• _Trecho do documento_:
---
Na noite desta terça-feira (8/6), a Polícia Civil do Estado do Rio de Janeiro informou à Ponte que a Delegacia de Homicídios da Capital (DHC) investiga a morte de Kathlen de Oliveira Romeu. “Segundo os agentes, a mulher foi baleada durante um confronto entre traficantes e policiais militares, socorrida ao Hospital Salgado Filho, no Méier, mas não resistiu e faleceu. Testemunhas serão ouvidas e diligências realizadas para esclarecer todos os fatos e identificar de onde partiu o tiro que atingiu a vítima”.

Em nota, a assessoria de Imprensa da Secretaria de Estado de Polícia Militar informou que, na tarde desta terça-feira (8/6) policiais militares da Unidade de Polícia Pacificadora (UPP) Lins “foram atacados a tiros por criminosos na localidade conhecida como ‘Beco da 14’. Houve confronto na ação, sendo apreendidos um carregador de fuzil, munições de calibre 9mm e material entorpecente a ser contabilizado. Após cessarem os disparos, os militares encontraram uma mulher ferida e a socorreram ao Hospital Municipal Salgado Filho, no Méier, onde  – infelizmente – não resistiu. O local está preservado e a perícia foi acionada”.

A pasta ainda disse que a Delegacia de Homicídios da Capital investiga o caso. “Em paralelo às investigações da Polícia Civil, a Coordenadoria de Polícia Pacificadora (CPP) vai instaurar um procedimento apuratório para averiguar as circunstâncias do fato”.

Segundo reportagem do G1, cinco policiais militares que se envolveram no suposto confronto já prestaram depoimento na Delegacia de Homicídios (DH) da capital.
---
(Dados de raciocínio sobre geometria de cenas)

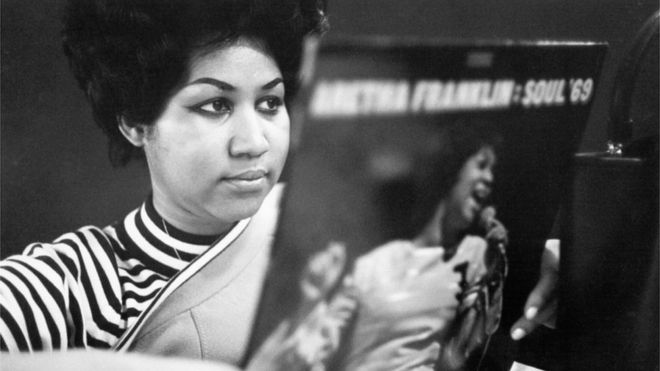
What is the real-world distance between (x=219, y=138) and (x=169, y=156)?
69 mm

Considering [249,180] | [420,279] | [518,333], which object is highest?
[249,180]

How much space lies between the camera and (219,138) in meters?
0.87

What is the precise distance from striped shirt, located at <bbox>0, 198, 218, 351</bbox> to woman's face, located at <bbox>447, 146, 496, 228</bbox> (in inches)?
12.6

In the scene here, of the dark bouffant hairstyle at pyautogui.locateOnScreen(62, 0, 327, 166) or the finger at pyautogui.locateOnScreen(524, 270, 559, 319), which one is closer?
the dark bouffant hairstyle at pyautogui.locateOnScreen(62, 0, 327, 166)

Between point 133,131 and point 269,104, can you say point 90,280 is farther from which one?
point 269,104

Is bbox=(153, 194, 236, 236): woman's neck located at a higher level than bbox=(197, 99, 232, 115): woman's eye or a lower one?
lower

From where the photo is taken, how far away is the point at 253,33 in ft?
2.89

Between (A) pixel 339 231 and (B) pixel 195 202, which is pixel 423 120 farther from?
(B) pixel 195 202

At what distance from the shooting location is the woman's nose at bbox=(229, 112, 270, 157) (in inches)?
34.3

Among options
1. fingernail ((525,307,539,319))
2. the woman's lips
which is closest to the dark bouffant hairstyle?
the woman's lips

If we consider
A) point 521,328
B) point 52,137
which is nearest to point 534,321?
point 521,328

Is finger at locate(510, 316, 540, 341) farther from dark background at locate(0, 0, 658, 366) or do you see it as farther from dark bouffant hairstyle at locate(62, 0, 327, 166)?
dark bouffant hairstyle at locate(62, 0, 327, 166)

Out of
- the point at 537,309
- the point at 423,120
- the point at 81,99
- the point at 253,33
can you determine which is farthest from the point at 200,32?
the point at 537,309

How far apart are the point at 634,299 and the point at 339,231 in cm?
55
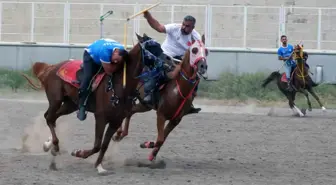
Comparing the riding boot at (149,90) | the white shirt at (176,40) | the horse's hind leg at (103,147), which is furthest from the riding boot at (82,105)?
the white shirt at (176,40)

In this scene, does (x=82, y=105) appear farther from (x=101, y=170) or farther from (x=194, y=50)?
(x=194, y=50)

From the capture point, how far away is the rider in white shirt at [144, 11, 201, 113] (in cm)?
1151

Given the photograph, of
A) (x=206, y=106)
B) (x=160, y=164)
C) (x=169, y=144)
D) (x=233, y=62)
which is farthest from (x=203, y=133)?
(x=233, y=62)

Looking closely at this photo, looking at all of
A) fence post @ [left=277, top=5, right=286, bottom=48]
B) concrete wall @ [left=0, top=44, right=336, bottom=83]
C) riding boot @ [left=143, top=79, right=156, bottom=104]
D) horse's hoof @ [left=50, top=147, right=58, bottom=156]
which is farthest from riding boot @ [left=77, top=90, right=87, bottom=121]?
fence post @ [left=277, top=5, right=286, bottom=48]

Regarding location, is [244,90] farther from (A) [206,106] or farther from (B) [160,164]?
(B) [160,164]

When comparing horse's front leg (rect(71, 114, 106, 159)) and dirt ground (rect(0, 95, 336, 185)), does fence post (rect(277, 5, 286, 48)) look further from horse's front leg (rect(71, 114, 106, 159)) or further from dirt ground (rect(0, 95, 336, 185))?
horse's front leg (rect(71, 114, 106, 159))

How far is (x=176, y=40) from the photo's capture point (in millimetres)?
11805

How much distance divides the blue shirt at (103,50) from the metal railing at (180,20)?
15991mm

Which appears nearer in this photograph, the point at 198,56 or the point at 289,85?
the point at 198,56

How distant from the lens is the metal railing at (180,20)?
26734mm

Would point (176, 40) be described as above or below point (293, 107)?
above

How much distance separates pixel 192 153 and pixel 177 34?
81.4 inches

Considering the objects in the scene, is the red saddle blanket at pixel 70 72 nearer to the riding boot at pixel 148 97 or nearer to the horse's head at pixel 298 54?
the riding boot at pixel 148 97

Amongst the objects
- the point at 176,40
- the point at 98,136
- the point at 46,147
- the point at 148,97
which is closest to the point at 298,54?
the point at 176,40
---
• _Usando as informações_:
**A)** Reescreva em tópicos, com seus fatos principais, o parágrafo da notícia sobre a morte de Kathlen de Oliveira Romeu que começa com "Em nota, a assessoria".
**B)** Retome a notícia sobre a morte de Kathlen de Oliveira Romeu logo após a última frase mostrada.

• _Respostas do exercício_:
**A)**
- Segundo nota da assessoria de imprensa da Secretaria de Estado de Polícia Militar, policiais da UPP Lins foram atacados a tiros por criminosos no "Beco da 14", na tarde de terça-feira (8/6).
- Houve confronto. Foram apreendidos um carregador de fuzil, munições de calibre 9mm e material entorpecente.
- Depois que os disparos cessaram, os policiais encontraram uma mulher ferida e a levaram ao Hospital Municipal Salgado Filho, no Méier, onde ela não resistiu.
- O local foi preservado e a perícia foi acionada.

**B)**
O Ministério Público do Rio de Janeiro (MPRJ), disse à Ponte nesta terça-feira (8/6) que o plantão institucional recebeu denúncias sobre o fato, somente após o incidente e que não foi avisado pela UPP sobre uma operação no local. “As informações colhidas serão remetidas para a Promotoria de Justiça de Investigação Penal com atribuição. Não houve comunicação pela autoridade policial sobre operação na localidade”.

O órgão informou que o plantão é um serviço de atendimento 24 horas do MPRJ para receber denúncias urgentes de possíveis casos de violência e abusos de autoridade cometidos durante operações policiais em comunidades no Estado do Rio de Janeiro.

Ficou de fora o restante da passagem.